(What is asked)
1. Which reviewers does the reviewers-of-the-year text profile, and what library or institution is listed for each?
2. Continue the reviewers-of-the-year text from its last sentence.

(Text section)
(begin)
Reviewers of the Year 2012

Meet LJ‘s reviewers of the year, eight librarians from around the country who are among the hundreds of professionals who work to keep our readers informed about print books, ebooks, videos, audiobooks and more, issue in, issue out. A big thank you to these valued contributors to the magazine; they make it a richer resource and we couldn’t do it without them.

Jeff Ayers Seattle Public Library

Since June 1999, Jeff Ayers has been my go-to guy for reviewing thrillers and suspense novels. (Jeff remembers the exact month because his son was born a month after he started reviewing for LJ!) From spotting the potential blockbuster appeal of a little thriller called The Da Vinci Code (“Brown solidifies his reputation as one of the most skilled thriller writers on the planet”) to jumping into the brave new world of digital book critiquing with LJ’s first review of an e-short thriller (Nelson DeMille’s Death Benefits), Jeff has long kept librarians abreast of thriller fiction’s many permutations. And 2012 was a watershed year for Jeff. At our Day of Dialog program prior to BookExpo last June, he moderated a panel of spy-fiction authors—including such luminaries as Alan Furst and rising stars like Chris Pavone—with easy humor and graceful intelligence. Jeff also surveyed this genre’s revival in an insightful June 15 roundup of espionage titles. His recognition as a Reviewer of the Year is long overdue.—Wilda Williams

Lisa Campbell Univ. of Michigan Lib., Ann Arbor

Cookbook columnist Lisa Campbell is both a literal and figurative tastemaker for the library market. She stays up to date on the latest trends in food and cooking, and puts that knowledge to work as she sorts through scores of new releases to determine which ones will be best for library patrons. She makes the additional effort to prepare at least one recipe from every cookbook she reviews, in the process judging the clarity of the directions and the quality of the finished dish. Her reviews are smart and engaging, and, most of all, useful for her fellow librarians, since she has a knack for distilling what sets a cookbook apart from its peers and expressing that clearly and succinctly. Almost all of her reviews suggest other titles that support the book’s content and could be displayed with it. Lisa thinks big, pays attention to the details, and does it all cheerfully and efficiently. I’m delighted to suggest her as a Reviewer of the Year.—Stephanie Klose

Janet Ingraham Dwyer State Library of Ohio, Columbus

Janet Ingraham Dwyer, Library Consultant for Youth Services at the State Library of Ohio, has specialized in public service and outreach for over 20 years, and is my book reviewer of the year. An LJ reviewer since 1991, Janet covers books in the social sciences, taking on a range of subjects reflective of contemporary issues, from investigations of marginalized lives to monographs that question our assumptions—whether about Jesus Christ, marijuana, or what defines a family. No matter the topic, her beautifully modulated prose, her skillful balance between informing and assessing, and her incisive recommendations, not to forget her benevolent temper that always shines through, result in reviews that enrich LJ and make me sit back and utter a one-word verdict: “Wow!” Thank you, Janet!—Margaret Heilbrun


Ilka Gordon Aaron Garber Library, Cleveland

Ilka Gordon is a librarian/cataloger at the Aaron Garber Library, a small Judaic academic library in Cleveland. She has been reviewing audiobooks for LJ since 2006, from thrillers to Judaica, and has consistently contributed high-quality fiction and nonfiction reviews across a variety of subjects. When assigning Ilka a title, I know she’ll return a well-thought-out and succinct review, which takes into consideration not merely the story and characters but the narration, the sound quality, and the other elements that separate an audiobook from its print counterpart. A full-bodied audio review requires additional facets not considered when critiquing a print galley, and Ilka unfailingly nails it. She is a pleasure to work with, and I’m pleased to dub her the 2012 Audio Reviewer of the Year.—Michael Rogers

Douglas King
University of South Carolina, Columbia

LJ is generally delighted to add to our corps of video reviewers as there are always more programs available than qualified specialists to evaluate them. And even better when a new reviewer comes highly recommended from one of my Book Review colleagues. Such was the case in 2007 when Douglas King, Special Materials Cataloger, Thomas Cooper Library, University of South Carolina, Columbia, joined my video force. Initially, I needed a reviewer for a two-disc Beatles program. Now five years and 113 reviews later, I have an exceedingly prolific expert on golf and most other sports, arts, Florida (his hometown) history, Southern culture, and music, music, music. Thank you, Anna Katterjohn, for the best referral ever.
(end)
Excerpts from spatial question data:
(begin)
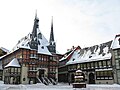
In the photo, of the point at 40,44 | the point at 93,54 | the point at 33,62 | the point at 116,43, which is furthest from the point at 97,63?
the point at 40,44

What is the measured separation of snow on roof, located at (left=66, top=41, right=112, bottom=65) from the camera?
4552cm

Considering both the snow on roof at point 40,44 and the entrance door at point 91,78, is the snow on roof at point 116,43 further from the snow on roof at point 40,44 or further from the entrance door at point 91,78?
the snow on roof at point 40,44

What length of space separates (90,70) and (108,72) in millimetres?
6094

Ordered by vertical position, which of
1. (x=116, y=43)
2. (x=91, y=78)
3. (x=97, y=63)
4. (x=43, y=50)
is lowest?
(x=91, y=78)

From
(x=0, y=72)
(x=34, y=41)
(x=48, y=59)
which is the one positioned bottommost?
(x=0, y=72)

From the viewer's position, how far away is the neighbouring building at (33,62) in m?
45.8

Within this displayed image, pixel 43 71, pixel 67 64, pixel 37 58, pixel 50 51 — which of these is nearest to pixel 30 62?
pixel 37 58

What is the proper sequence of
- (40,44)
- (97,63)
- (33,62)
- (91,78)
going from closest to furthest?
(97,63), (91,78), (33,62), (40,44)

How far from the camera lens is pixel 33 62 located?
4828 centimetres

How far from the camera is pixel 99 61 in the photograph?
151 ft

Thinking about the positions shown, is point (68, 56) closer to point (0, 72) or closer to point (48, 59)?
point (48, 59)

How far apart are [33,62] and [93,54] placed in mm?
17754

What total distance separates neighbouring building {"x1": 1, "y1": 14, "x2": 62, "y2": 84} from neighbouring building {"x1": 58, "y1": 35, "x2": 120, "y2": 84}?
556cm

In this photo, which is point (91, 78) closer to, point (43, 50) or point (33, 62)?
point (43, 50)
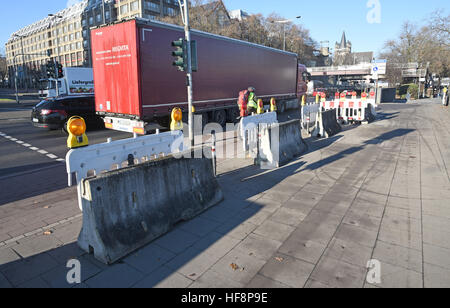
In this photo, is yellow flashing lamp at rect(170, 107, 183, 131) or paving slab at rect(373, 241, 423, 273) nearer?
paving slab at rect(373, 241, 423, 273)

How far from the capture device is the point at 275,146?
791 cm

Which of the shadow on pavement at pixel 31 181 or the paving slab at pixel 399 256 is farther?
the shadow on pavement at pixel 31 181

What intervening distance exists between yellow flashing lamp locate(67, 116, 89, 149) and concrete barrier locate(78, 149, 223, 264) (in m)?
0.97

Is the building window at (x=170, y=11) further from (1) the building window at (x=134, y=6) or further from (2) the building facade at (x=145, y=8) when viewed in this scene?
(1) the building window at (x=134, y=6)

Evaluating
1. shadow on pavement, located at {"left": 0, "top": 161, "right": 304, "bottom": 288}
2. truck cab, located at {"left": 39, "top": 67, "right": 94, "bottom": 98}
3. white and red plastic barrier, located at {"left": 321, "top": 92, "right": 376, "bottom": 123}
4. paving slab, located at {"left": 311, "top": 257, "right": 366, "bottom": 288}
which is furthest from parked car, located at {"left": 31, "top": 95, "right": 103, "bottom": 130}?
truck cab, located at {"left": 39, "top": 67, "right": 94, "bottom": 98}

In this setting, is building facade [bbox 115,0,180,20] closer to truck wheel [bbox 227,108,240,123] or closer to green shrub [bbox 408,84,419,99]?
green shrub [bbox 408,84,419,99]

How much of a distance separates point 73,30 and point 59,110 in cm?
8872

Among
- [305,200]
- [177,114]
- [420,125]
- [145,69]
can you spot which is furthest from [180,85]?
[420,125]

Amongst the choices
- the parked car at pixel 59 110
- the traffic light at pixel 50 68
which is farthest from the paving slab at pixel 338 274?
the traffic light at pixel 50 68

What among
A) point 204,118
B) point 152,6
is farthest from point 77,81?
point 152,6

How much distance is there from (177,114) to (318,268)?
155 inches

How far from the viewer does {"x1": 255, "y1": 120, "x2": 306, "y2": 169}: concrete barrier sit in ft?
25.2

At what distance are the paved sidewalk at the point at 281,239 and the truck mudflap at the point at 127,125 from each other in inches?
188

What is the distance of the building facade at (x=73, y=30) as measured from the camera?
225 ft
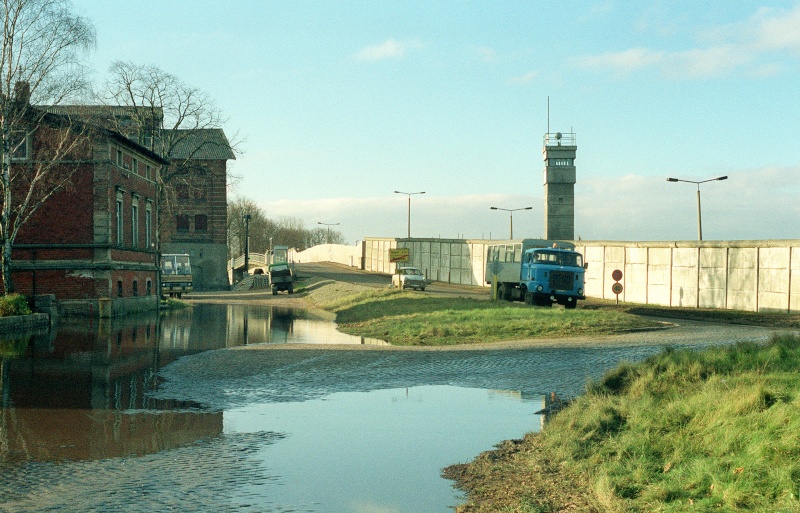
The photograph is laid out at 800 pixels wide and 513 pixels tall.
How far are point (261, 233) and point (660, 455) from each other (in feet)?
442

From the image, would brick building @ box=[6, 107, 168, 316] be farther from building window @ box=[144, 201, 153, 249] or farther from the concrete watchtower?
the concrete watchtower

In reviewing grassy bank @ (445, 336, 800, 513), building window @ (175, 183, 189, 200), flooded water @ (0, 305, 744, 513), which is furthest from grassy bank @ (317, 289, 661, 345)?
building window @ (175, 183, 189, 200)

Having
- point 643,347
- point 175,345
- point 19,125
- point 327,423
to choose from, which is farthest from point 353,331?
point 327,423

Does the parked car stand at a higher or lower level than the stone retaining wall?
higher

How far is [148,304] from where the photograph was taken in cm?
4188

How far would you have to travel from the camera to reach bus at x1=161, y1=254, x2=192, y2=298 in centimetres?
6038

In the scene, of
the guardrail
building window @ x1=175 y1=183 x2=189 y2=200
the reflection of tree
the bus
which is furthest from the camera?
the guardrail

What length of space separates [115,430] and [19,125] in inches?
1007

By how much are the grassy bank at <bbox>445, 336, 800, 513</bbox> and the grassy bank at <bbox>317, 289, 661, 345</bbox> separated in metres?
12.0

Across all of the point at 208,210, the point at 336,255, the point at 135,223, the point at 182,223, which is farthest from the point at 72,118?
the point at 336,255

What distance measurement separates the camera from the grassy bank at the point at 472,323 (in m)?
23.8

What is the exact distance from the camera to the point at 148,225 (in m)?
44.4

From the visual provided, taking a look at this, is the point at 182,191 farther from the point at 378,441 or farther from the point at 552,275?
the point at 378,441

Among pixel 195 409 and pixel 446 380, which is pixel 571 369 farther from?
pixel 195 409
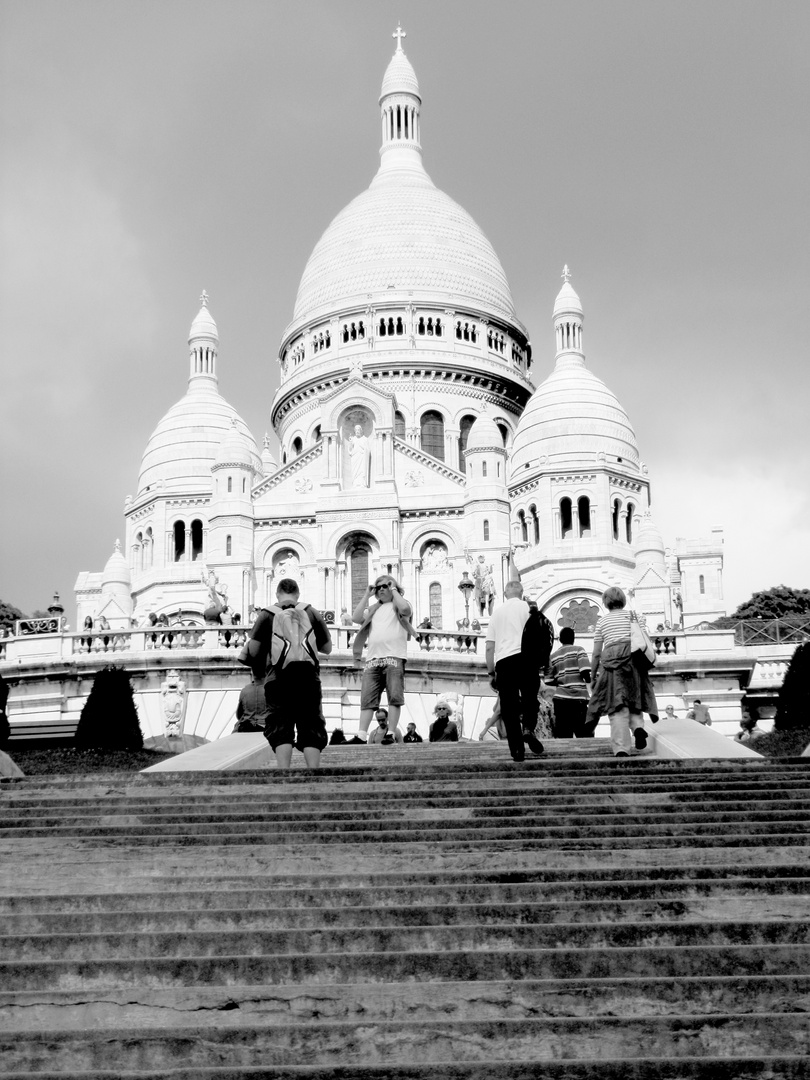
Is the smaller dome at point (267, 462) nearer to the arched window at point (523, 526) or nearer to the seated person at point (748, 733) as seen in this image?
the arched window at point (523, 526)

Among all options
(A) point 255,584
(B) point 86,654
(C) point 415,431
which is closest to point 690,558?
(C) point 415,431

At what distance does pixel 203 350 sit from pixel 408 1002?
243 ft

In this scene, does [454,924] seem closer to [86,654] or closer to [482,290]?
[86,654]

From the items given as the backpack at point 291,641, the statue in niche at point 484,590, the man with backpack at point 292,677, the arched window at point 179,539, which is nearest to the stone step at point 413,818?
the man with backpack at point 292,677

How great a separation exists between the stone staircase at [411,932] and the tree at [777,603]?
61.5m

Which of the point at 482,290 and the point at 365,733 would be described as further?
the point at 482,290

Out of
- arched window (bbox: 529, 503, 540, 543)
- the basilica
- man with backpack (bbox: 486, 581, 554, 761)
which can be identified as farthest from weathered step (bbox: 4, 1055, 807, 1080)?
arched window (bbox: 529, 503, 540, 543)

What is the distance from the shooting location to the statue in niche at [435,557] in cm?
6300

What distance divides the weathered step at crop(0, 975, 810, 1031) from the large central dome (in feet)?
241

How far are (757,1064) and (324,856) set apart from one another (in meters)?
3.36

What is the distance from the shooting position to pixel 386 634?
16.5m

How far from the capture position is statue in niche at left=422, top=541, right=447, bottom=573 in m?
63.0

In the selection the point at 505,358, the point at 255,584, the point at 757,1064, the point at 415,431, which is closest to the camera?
(end)
(Answers provided)
1.
- Jeff Ayers: Seattle Public Library
- Lisa Campbell: Univ. of Michigan Lib., Ann Arbor
- Janet Ingraham Dwyer: State Library of Ohio, Columbus
- Ilka Gordon: Aaron Garber Library, Cleveland
- Douglas King: University of South Carolina, Columbia

2.
Doug King responds: “It is an honor to be recognized for my work reviewing videos for Library Journal, but I shouldn’t call what I do ‘work.’ The privilege of evaluating new and upcoming DVDs and Blu-rays and suggesting appropriate audiences is anything but work. However, it is a responsibility I take seriously, for I know that a review can impact library sales and influence collection development decisions. But it is nothing less than thrilling to come home to a new and mysterious package from Bette-Lee, tear it open, and discover what I get to review next. I always cross my fingers for something having to do with Bob Dylan, but, of course, I am grateful for whatever she sends.”—Bette-Lee Fox

Lawrence Rungren Merrimack Valley Lib. Consortium, Andover, MA

What’s better than a sharp, intelligent, elegantly written novel?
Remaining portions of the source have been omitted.